Standard proses UCD untuk sistem iteraktif


C:\Users\DNZ\Pictures\gbr1.jpg

Penjelasan dari gambar diatas sebagai berikut:

1. Plan for human-centered design (Rencanakan desain berpusat pada manusia)

   Ini adalah langkah awal di mana Anda menentukan bagaimana pendekatan UCD akan diintegrasikan ke dalam proyek. Ini melibatkan penetapan tujuan, ruang lingkup proyek, sumber daya yang tersedia, dan bagaimana keterlibatan pengguna akan dilakukan sepanjang siklus pengembangan.

 2. Understand and specify the context of use (Pahami dan tentukan konteks penggunaan)

    Pada tahap ini, desainer dan tim akan melakukan riset mendalam untuk memahami siapa pengguna, apa tugas yang ingin mereka lakukan, di lingkungan mana mereka akan menggunakan sistem, dan tujuan keseluruhan dari penggunaan sistem. Ini bisa melibatkan observasi, wawancara, survei, dan analisis tugas. Output dari tahap ini adalah pemahaman yang jelas tentang skenario penggunaan dan lingkungan pengguna.

 3.Specify the user requirements (Tentukan persyaratan pengguna)

    Berdasarkan pemahaman konteks penggunaan, persyaratan pengguna yang spesifik dan terukur akan dirumuskan. Ini bukan hanya tentang apa yang sistem harus lakukan (persyaratan fungsional), tetapi juga bagaimana sistem harus berperilaku dari perspektif pengguna (persyaratan non-fungsional seperti kemudahan penggunaan, efisiensi, dan aksesibilitas). Persyaratan ini sering kali dinyatakan dalam bentuk user stories atau skenario.

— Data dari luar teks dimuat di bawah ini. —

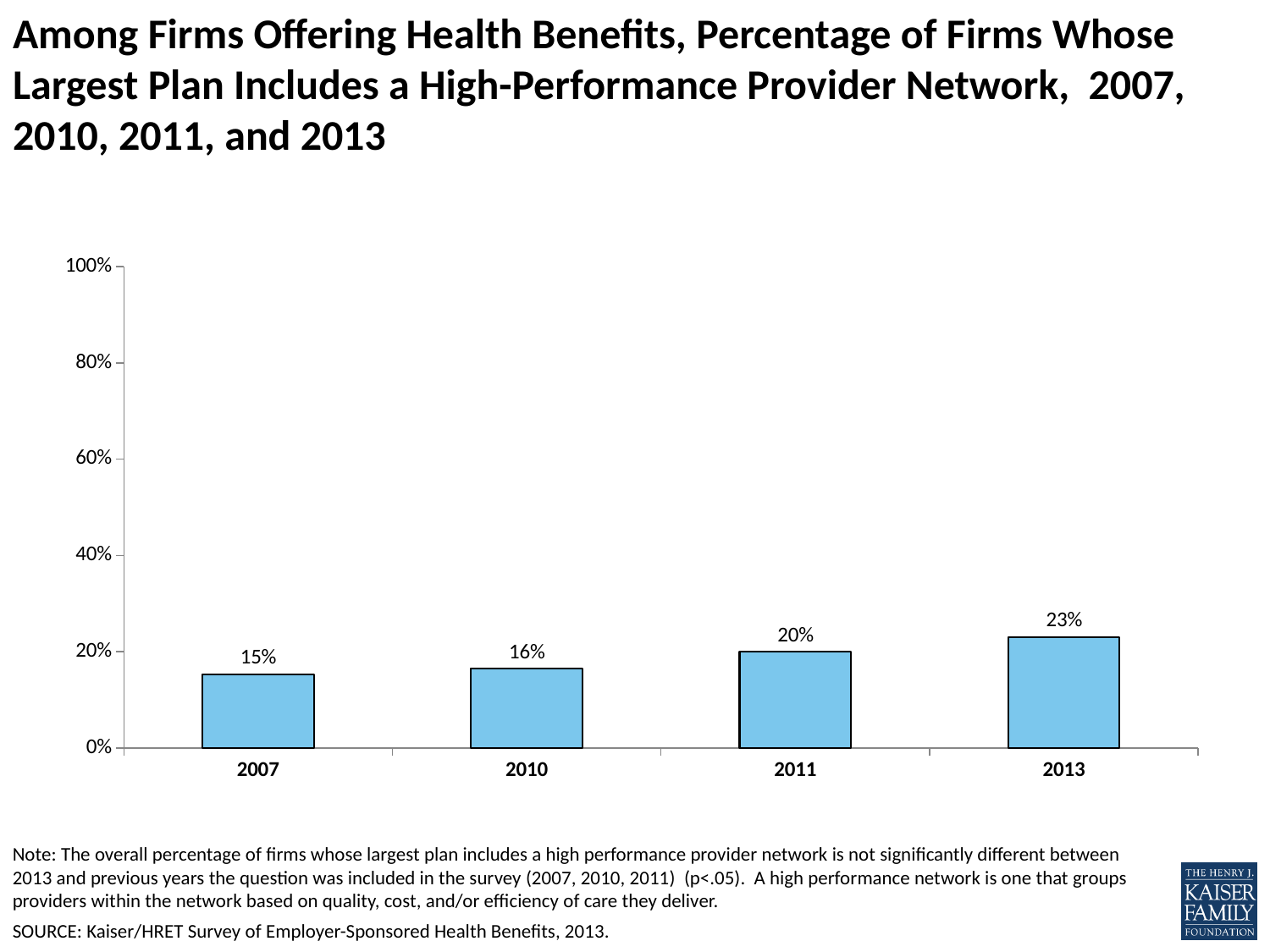
How many years are shown on the x axis? 4 What is the difference in percentage points between 2013 and 2007? 8 percentage points Which is larger, the value for 2011 or the value for 2010? 2011 What is the value shown for 2013? 23% What is the value shown for 2011? 20% What is the value shown for 2010? 16% Which year has the highest percentage? 2013 What kind of chart is shown on the slide? Bar chart What percentage of firms had a largest plan including a high-performance provider network in 2007? 15% Do the values rise or fall from 2007 to 2013? Rise Which year has the lowest percentage? 2007 Is the value for 2013 greater or less than 40%? less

 4. Produce design solutions (Hasilkan solusi desain)

    Setelah persyaratan pengguna ditetapkan, tim desain mulai membuat solusi. Ini bisa dalam berbagai bentuk, mulai dari low-fidelity prototypes (sketsa, wireframe) hingga high-fidelity prototypes (mockup interaktif, bahkan beta version). Tujuannya adalah untuk menerjemahkan persyaratan menjadi bentuk desain yang dapat diuji dan dievaluasi.

 5. Evaluate designs against requirements (Evaluasi desain berdasarkan persyaratan)

    Tahap ini sangat krusial dalam UCD. Desain yang telah dihasilkan akan diuji dengan pengguna nyata untuk melihat apakah desain tersebut memenuhi persyaratan pengguna yang telah ditentukan sebelumnya. Evaluasi bisa berupa usability testing, heuristic evaluation, survei, atau feedback sessions. Tujuannya adalah untuk mengidentifikasi masalah kegunaan, kesenjangan dalam persyaratan, dan area yang perlu ditingkatkan.

 6. System meets specified organizational and functional requirements? (Sistem memenuhi persyaratan organisasi dan fungsional yang ditentukan?)

    Ini adalah titik keputusan yang seringkali digambarkan sebagai lingkaran atau panah kembali. Jika evaluasi menunjukkan bahwa desain belum sepenuhnya memenuhi persyaratan pengguna, atau jika ada masalah kegunaan yang signifikan, proses akan kembali ke salah satu langkah sebelumnya (misalnya, kembali ke "Produce design solutions" untuk merevisi desain, atau bahkan kembali ke "Understand and specify the context of use" jika pemahaman awal tentang pengguna kurang tepat). Proses ini bersifat iteratif, artinya Anda mengulang langkah-langkah ini berkali-kali, memperbaiki desain di setiap putaran, sampai Anda mencapai solusi yang memuaskan.

Secara keseluruhan, diagram ini menekankan sifat siklis dan berulang dari UCD, di mana umpan balik dari pengguna digunakan untuk terus-menerus menyempurnakan dan meningkatkan desain hingga produk akhir benar-benar berpusat pada pengguna dan efektif.